### ASSIGNED TASK
Copy the part of the listing that opens with the line containing "Is the value for ID464764" and closes with the line containing "What is the difference between the 2022", leaving the pictures out of your answer.

### GIVEN RECORDS
++++
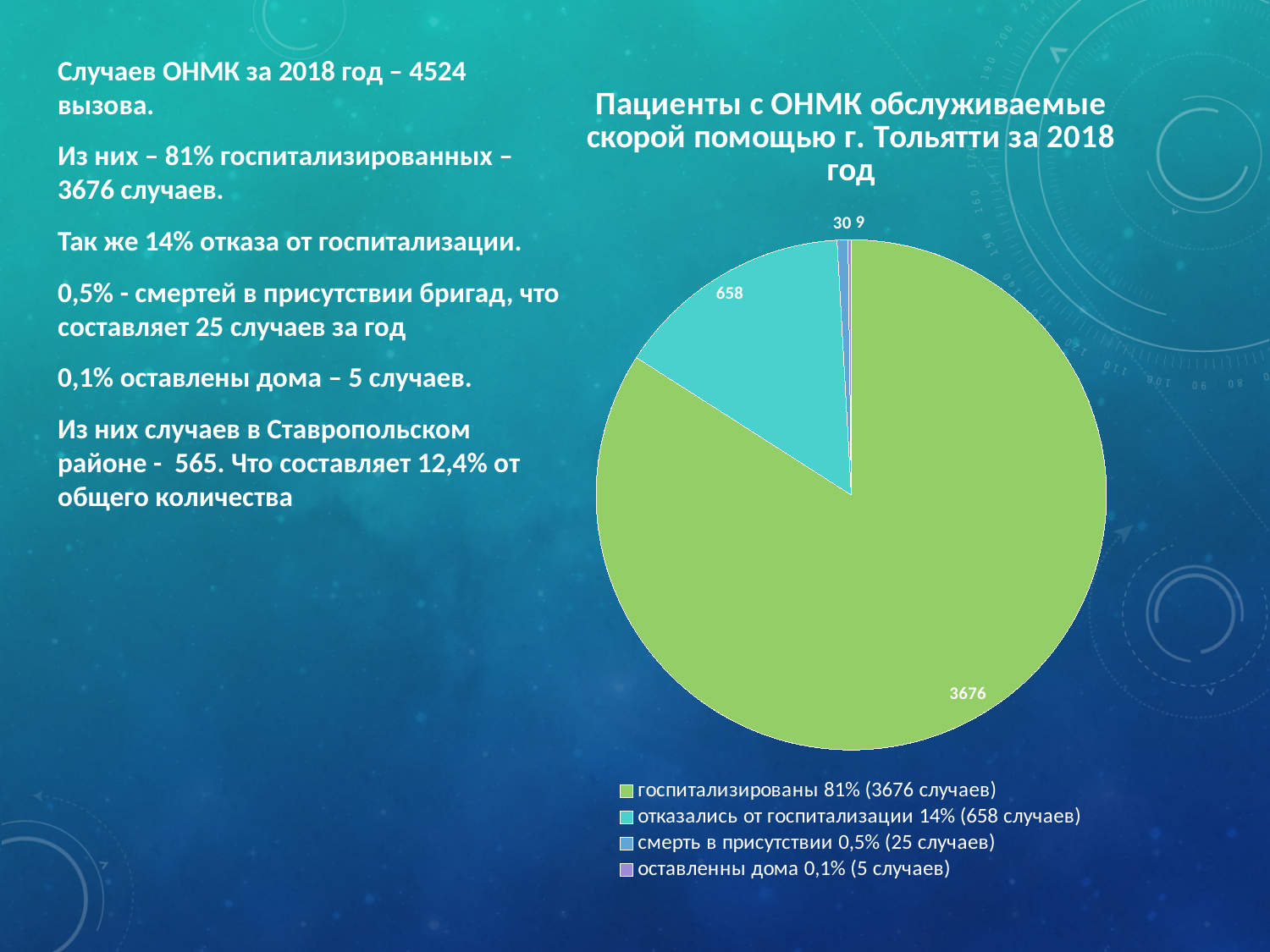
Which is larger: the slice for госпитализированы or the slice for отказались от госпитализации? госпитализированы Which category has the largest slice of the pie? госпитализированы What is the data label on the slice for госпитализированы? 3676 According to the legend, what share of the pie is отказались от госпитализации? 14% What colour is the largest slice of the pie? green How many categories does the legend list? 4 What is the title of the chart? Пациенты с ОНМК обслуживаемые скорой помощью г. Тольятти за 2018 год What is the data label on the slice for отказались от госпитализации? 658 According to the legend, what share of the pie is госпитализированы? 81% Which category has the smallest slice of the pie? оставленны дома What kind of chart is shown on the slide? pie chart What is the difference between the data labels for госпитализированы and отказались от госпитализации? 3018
++++
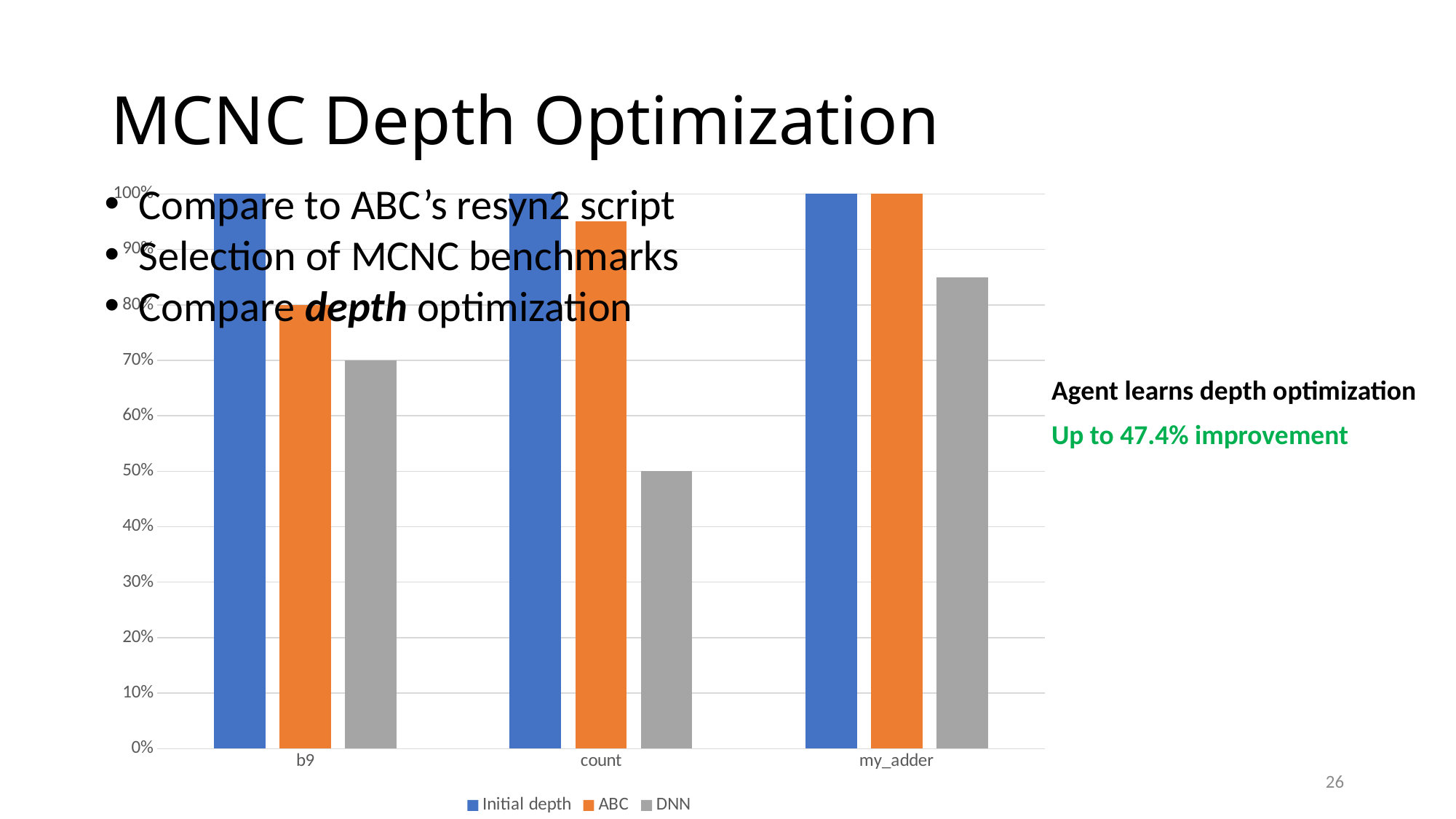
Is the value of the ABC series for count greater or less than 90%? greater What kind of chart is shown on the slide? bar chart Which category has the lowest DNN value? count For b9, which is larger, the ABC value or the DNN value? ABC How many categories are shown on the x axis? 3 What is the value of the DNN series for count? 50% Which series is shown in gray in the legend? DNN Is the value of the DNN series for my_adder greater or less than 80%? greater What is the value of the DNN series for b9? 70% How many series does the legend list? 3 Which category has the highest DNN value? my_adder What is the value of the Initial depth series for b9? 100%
++++
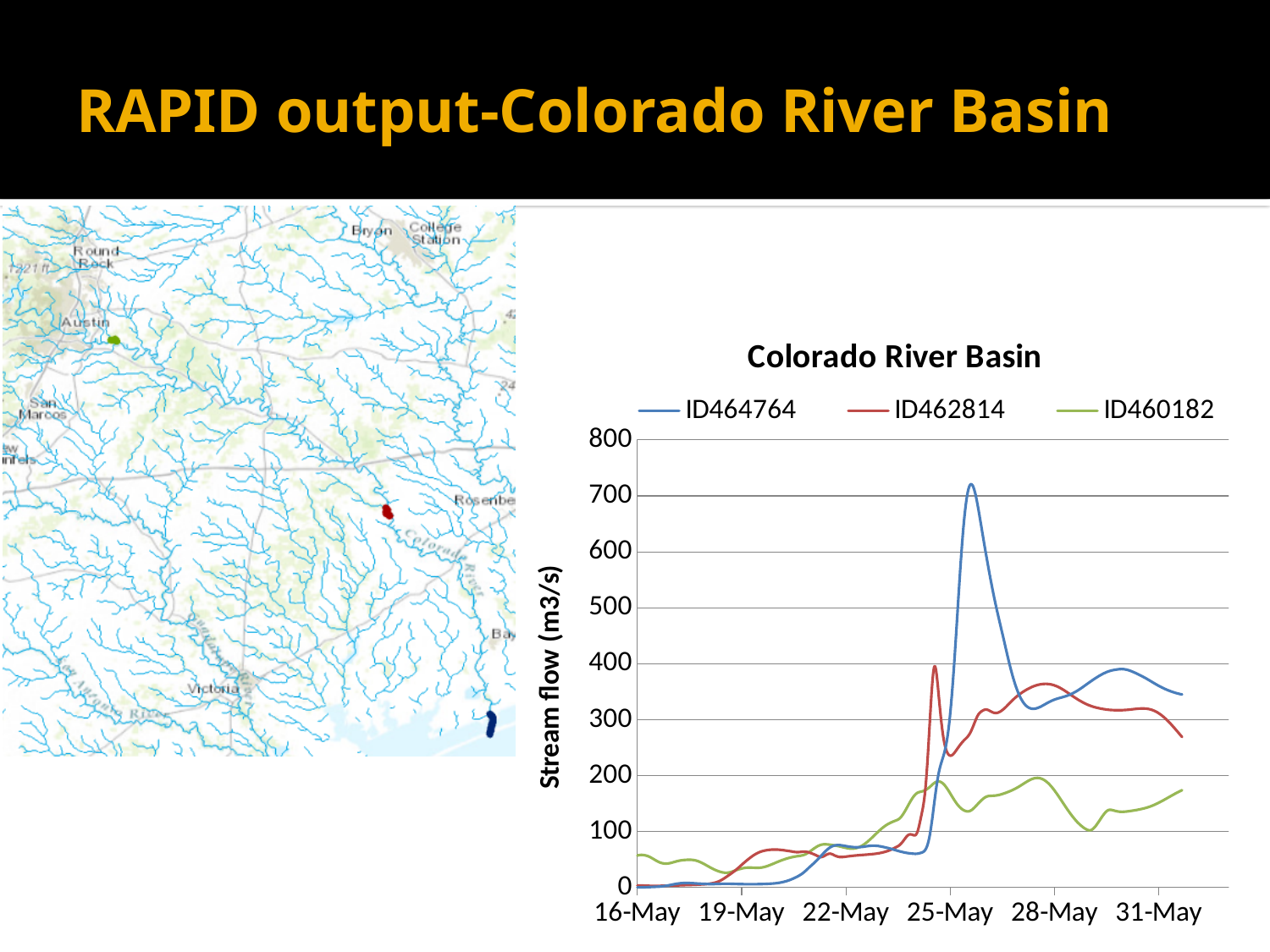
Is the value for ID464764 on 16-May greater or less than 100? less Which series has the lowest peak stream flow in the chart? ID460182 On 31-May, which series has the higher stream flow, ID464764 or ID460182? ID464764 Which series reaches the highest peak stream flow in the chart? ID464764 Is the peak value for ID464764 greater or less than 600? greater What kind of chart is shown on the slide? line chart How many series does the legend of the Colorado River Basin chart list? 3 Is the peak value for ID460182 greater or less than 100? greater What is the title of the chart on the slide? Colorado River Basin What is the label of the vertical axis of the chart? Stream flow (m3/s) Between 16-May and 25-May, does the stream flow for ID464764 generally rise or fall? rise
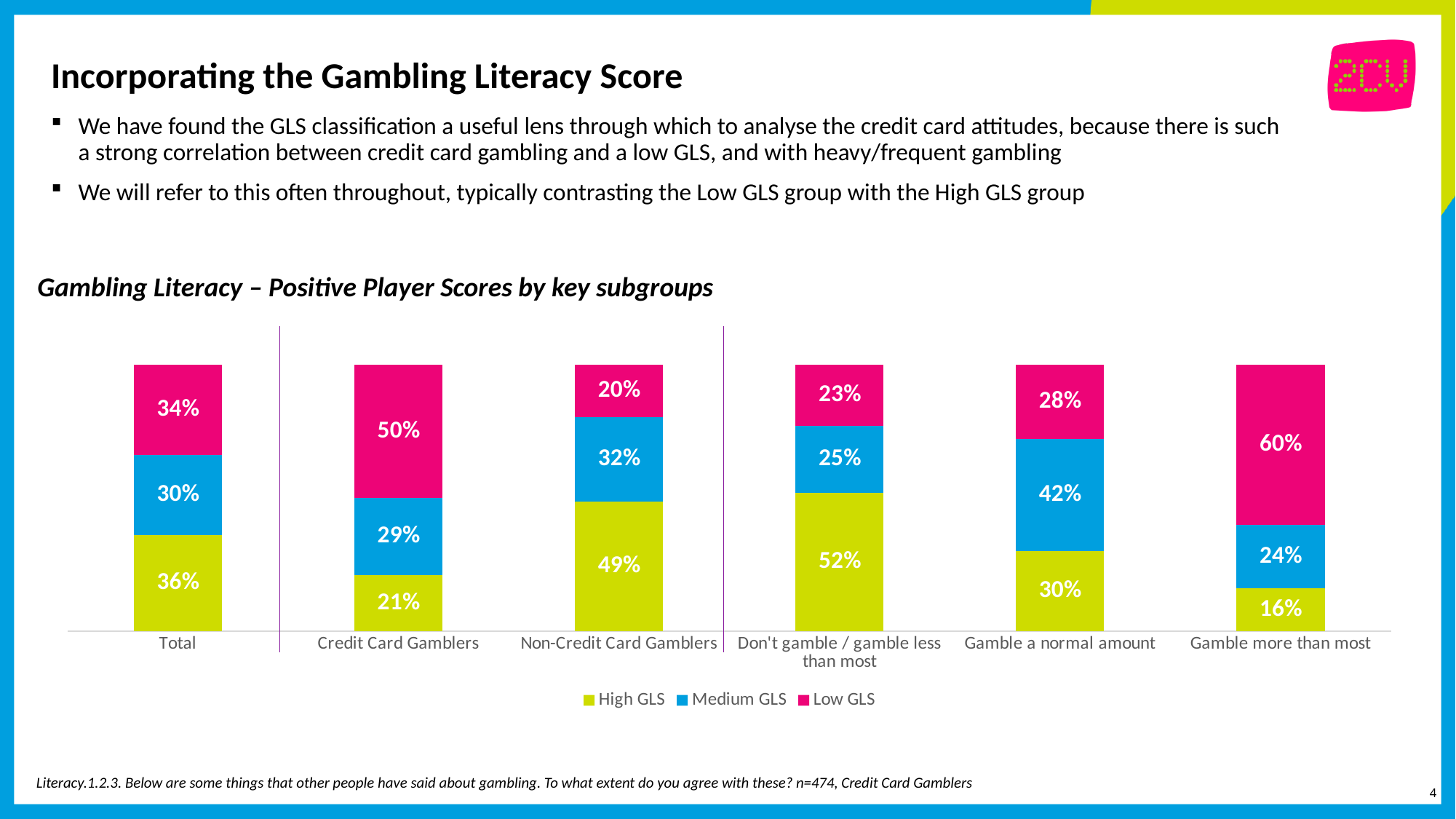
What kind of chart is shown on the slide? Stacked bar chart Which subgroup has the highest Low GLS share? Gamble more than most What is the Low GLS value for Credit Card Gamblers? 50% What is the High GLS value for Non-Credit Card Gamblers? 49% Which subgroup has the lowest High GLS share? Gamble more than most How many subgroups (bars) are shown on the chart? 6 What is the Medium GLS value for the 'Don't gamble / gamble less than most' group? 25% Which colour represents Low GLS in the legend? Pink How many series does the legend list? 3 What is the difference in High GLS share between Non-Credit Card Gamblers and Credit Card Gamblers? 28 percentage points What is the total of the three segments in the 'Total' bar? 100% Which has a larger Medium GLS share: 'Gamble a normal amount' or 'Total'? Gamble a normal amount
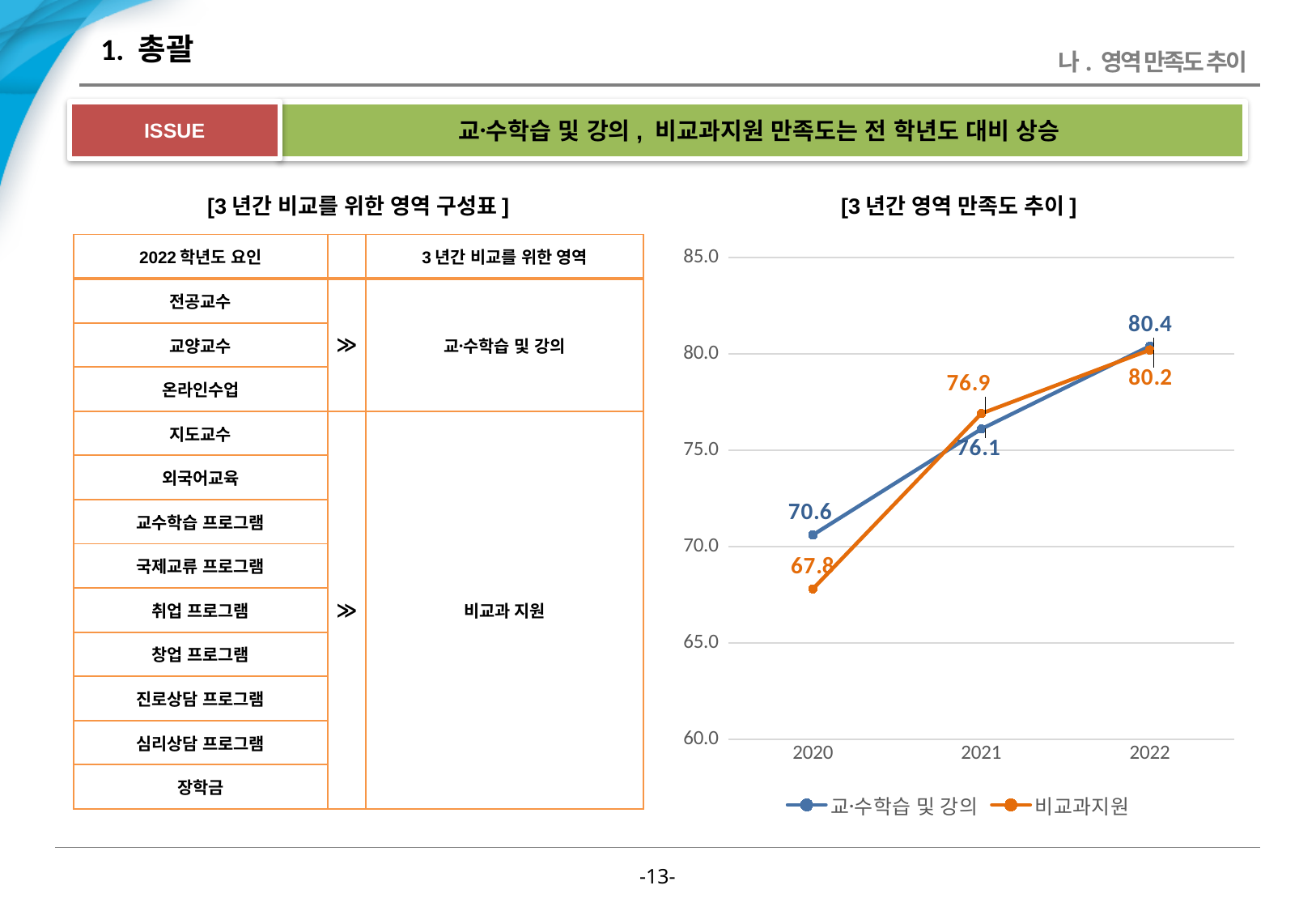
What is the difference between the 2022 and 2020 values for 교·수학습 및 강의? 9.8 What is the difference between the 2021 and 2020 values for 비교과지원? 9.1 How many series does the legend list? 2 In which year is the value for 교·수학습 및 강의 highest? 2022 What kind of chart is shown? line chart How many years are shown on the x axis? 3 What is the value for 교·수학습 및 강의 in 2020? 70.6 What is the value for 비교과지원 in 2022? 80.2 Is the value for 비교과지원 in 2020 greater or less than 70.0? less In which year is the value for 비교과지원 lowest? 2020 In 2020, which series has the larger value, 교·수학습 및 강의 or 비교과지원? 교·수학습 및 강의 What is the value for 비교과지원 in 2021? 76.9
++++
### OUTPUT
Is the value for ID464764 on 16-May greater or less than 100? less Which series has the lowest peak stream flow in the chart? ID460182 On 31-May, which series has the higher stream flow, ID464764 or ID460182? ID464764 Which series reaches the highest peak stream flow in the chart? ID464764 Is the peak value for ID464764 greater or less than 600? greater What kind of chart is shown on the slide? line chart How many series does the legend of the Colorado River Basin chart list? 3 Is the peak value for ID460182 greater or less than 100? greater What is the title of the chart on the slide? Colorado River Basin What is the label of the vertical axis of the chart? Stream flow (m3/s) Between 16-May and 25-May, does the stream flow for ID464764 generally rise or fall? rise
What kind of chart is shown on the slide? Stacked bar chart Which subgroup has the highest Low GLS share? Gamble more than most What is the Low GLS value for Credit Card Gamblers? 50% What is the High GLS value for Non-Credit Card Gamblers? 49% Which subgroup has the lowest High GLS share? Gamble more than most How many subgroups (bars) are shown on the chart? 6 What is the Medium GLS value for the 'Don't gamble / gamble less than most' group? 25% Which colour represents Low GLS in the legend? Pink How many series does the legend list? 3 What is the difference in High GLS share between Non-Credit Card Gamblers and Credit Card Gamblers? 28 percentage points What is the total of the three segments in the 'Total' bar? 100% Which has a larger Medium GLS share: 'Gamble a normal amount' or 'Total'? Gamble a normal amount
What is the difference between the 2022 and 2020 values for 교·수학습 및 강의? 9.8 What is the difference between the 2021 and 2020 values for 비교과지원? 9.1 How many series does the legend list? 2 In which year is the value for 교·수학습 및 강의 highest? 2022 What kind of chart is shown? line chart How many years are shown on the x axis? 3 What is the value for 교·수학습 및 강의 in 2020? 70.6 What is the value for 비교과지원 in 2022? 80.2 Is the value for 비교과지원 in 2020 greater or less than 70.0? less In which year is the value for 비교과지원 lowest? 2020 In 2020, which series has the larger value, 교·수학습 및 강의 or 비교과지원? 교·수학습 및 강의 What is the value for 비교과지원 in 2021? 76.9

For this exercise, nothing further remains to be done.